Based on the diagnostic plots, Palm Beach County is an outlier. First, when looking at the residuals vs fitted plot, the Palm Beach County residual is very large (over 2,000). When referring to the summary of the simple regression model, the third quartile for residuals is 12.26, yet the max is 2610.19. This is a significant jump and indicative of the value being an outlier. The normal Q-Q plot also indicates that the residuals for the model are generally normal except for the Palm Beach County residual, as it greatly deviates from the line in the plot.

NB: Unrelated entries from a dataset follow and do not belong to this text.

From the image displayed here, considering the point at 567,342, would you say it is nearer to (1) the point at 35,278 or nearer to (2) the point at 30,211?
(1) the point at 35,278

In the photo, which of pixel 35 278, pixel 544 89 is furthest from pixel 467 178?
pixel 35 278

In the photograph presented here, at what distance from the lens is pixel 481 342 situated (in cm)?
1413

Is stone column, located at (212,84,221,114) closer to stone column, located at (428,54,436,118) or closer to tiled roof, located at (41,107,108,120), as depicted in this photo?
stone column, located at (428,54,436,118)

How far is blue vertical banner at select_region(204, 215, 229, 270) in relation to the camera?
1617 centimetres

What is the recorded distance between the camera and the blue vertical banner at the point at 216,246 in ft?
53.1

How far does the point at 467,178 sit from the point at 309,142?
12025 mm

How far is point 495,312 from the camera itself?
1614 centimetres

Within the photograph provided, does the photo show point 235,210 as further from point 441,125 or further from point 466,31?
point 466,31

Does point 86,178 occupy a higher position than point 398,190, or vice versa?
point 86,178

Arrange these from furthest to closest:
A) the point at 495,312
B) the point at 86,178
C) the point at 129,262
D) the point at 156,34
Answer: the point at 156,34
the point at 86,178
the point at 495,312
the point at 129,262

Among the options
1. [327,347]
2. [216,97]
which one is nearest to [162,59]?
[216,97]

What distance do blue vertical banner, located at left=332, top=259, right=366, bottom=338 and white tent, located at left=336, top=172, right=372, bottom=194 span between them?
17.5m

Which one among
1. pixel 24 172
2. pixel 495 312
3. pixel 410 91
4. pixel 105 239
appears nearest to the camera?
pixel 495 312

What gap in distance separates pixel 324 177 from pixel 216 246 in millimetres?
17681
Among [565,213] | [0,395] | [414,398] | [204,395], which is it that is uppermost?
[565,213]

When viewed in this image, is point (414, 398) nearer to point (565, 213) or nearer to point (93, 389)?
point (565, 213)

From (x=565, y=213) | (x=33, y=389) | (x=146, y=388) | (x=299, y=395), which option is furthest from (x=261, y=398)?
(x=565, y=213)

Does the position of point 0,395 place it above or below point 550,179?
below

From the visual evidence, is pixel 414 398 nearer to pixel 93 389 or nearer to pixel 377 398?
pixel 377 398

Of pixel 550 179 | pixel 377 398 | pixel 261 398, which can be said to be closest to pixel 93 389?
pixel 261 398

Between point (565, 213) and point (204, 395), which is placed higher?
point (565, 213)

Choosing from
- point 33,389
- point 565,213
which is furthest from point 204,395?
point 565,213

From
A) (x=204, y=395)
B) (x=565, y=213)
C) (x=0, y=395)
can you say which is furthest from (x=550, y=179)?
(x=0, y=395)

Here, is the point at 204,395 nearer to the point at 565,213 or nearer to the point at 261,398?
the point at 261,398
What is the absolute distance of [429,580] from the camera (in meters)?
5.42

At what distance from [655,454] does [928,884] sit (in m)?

The Cook’s distance plot shows two points that may be of concern (as outliers) if you follow the metric of observations scoring over 1, which are DADE and Palm Beach at about 2 (or following the 4/n metric instead, with 67 observations (4/67 = .06)). The residuals and leverages plot shows the Palm Beach County standardized residual value beyond the dashed line indicating Cook’s distance. This also suggests that the observation is an outlier and the observation has the potential to influence the regression model.